A geographical perspective on the trends in obesity prevalence might thus be a valuable supplement to the analyses regarding social diffusion [6, 24]. The prevalence of obesity might follow a geographical dimension [17, 18], starting in affluent areas – ending up highly prevalent in more deprived rural areas [25]. If this causes geographical differences in obesity, it will be due to contextual mechanisms, caused by characteristics of the place. In addition, compositional effects may play a role for example by selective depopulation of people with high socio-economic status in deprived areas [26].

In order to develop effective preventive strategies, knowledge of trends in socioeconomic and geographical differences in risk factor levels is important. Studies following trends over decades in a population with high quality data are also of great interest. Thus, the aims of this study was to examine trends in socioeconomic inequalities in obesity stratified by gender, and to study geographical diffusion patterns in a total Norwegian county population over three decades, from the Nord-Trøndelag Health Study (HUNT) in 1984–86 (HUNT1), through 1995-97 (HUNT2) to 2006–08 (HUNT3).


The HUNT Study is a Norwegian population-based general health study consisting of three separate total adult population surveys, HUNT1 in 1984–86, HUNT2 in 1995–97 and HUNT3 in 2006–08 [27]. Every citizen residing in the county of Nord-Trøndelag aged 20 years and above (86,404 in HUNT1; 93,898 in HUNT2 and 93,860 in HUNT3) were invited to participate in the HUNT Study. Overall response rate for the three surveys ranged from 89% (HUNT1) to 54% (HUNT3). Data were collected from questionnaires, blood and urine samples and clinical measurements. To maintain comparability across all three surveys, we limited our analyses to respondents aged 30 through 69 years who had complete data on level of education and BMI. We excluded 18.7% (n = 9664) from HUNT1 (mainly due to missing on self-reported level of education), 1.6% (n = 705) from HUNT2 and 1.1% (n = 435) from HUNT3. The final three study surveys consisted of 42,162 participants in HUNT1, 44,695 in HUNT2 and 40,615 in HUNT3.

Obesity, body mass index

Height and weight were measured with the participants without shoes wearing light clothes [2]. Height was measured to the nearest centimetre (cm) and weight to the nearest half kilogram (kg). Body Mass Index (BMI) was calculated as body weight in kilograms divided by the squared value of body height in meters (kg/m2). According to WHO classifications obesity was defined as ≥30 kg/m2. Extreme obesity was defined as BMI ≥ 35 kg/m2.

■ RECORDS SHOWN ■
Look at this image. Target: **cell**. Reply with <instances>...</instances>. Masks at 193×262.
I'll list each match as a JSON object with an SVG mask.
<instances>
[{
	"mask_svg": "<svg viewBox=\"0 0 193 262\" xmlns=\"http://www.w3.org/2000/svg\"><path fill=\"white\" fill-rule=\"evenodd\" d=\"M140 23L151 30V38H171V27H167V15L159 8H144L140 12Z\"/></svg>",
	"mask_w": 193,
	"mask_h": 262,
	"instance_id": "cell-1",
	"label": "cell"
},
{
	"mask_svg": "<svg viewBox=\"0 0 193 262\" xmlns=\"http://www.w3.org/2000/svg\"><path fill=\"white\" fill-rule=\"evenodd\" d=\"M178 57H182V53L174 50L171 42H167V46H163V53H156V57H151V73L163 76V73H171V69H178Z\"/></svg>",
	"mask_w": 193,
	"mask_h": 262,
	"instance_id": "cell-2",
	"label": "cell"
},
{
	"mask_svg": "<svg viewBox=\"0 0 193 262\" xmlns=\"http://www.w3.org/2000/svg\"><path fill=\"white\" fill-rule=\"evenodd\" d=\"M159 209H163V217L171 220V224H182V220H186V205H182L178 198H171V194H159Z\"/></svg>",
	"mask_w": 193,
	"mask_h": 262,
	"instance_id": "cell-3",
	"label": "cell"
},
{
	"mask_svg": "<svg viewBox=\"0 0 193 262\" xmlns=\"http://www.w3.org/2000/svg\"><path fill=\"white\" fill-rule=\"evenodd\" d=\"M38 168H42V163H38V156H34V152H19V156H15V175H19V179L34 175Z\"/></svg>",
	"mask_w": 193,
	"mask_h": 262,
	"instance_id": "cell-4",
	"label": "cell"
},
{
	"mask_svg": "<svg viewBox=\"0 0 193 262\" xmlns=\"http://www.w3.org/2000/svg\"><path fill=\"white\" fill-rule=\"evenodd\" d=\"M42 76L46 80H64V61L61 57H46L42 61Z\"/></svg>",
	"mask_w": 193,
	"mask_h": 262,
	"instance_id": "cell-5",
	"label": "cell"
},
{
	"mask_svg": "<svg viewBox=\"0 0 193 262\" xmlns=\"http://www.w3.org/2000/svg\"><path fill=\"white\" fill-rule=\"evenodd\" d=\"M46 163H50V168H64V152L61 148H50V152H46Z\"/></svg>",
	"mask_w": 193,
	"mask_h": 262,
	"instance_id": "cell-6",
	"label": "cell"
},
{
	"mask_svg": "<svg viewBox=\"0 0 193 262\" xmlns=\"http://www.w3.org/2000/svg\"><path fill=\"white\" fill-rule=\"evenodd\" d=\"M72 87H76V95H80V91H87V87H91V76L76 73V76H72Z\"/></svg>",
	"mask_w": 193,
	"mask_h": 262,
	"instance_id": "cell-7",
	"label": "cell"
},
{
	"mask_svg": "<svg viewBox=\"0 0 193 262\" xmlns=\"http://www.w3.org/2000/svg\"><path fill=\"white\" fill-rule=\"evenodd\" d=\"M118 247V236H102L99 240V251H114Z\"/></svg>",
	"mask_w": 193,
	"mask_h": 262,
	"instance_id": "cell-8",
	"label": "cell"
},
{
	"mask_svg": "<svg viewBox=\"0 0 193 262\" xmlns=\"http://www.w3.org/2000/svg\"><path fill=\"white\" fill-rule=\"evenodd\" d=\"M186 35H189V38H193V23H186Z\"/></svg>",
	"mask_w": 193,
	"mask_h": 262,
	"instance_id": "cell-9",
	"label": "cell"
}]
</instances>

■ PROBLEMS TO SOLVE ■
**a.** In the text on obesity in Nord-Trøndelag, what BMI level was used to define extreme obesity?
**b.** Write out the part of the obesity study text that opens with the words containing "Obesity, body mass" and closes with "defined as BMI ≥ 35 kg/m2.".
Answer from the text only, not from the records.

■ SOLUTIONS IN ORDER ■
**a.** A BMI of 35 kg/m2 or higher.

**b.**
Obesity, body mass index

Height and weight were measured with the participants without shoes wearing light clothes [2]. Height was measured to the nearest centimetre (cm) and weight to the nearest half kilogram (kg). Body Mass Index (BMI) was calculated as body weight in kilograms divided by the squared value of body height in meters (kg/m2). According to WHO classifications obesity was defined as ≥30 kg/m2. Extreme obesity was defined as BMI ≥ 35 kg/m2.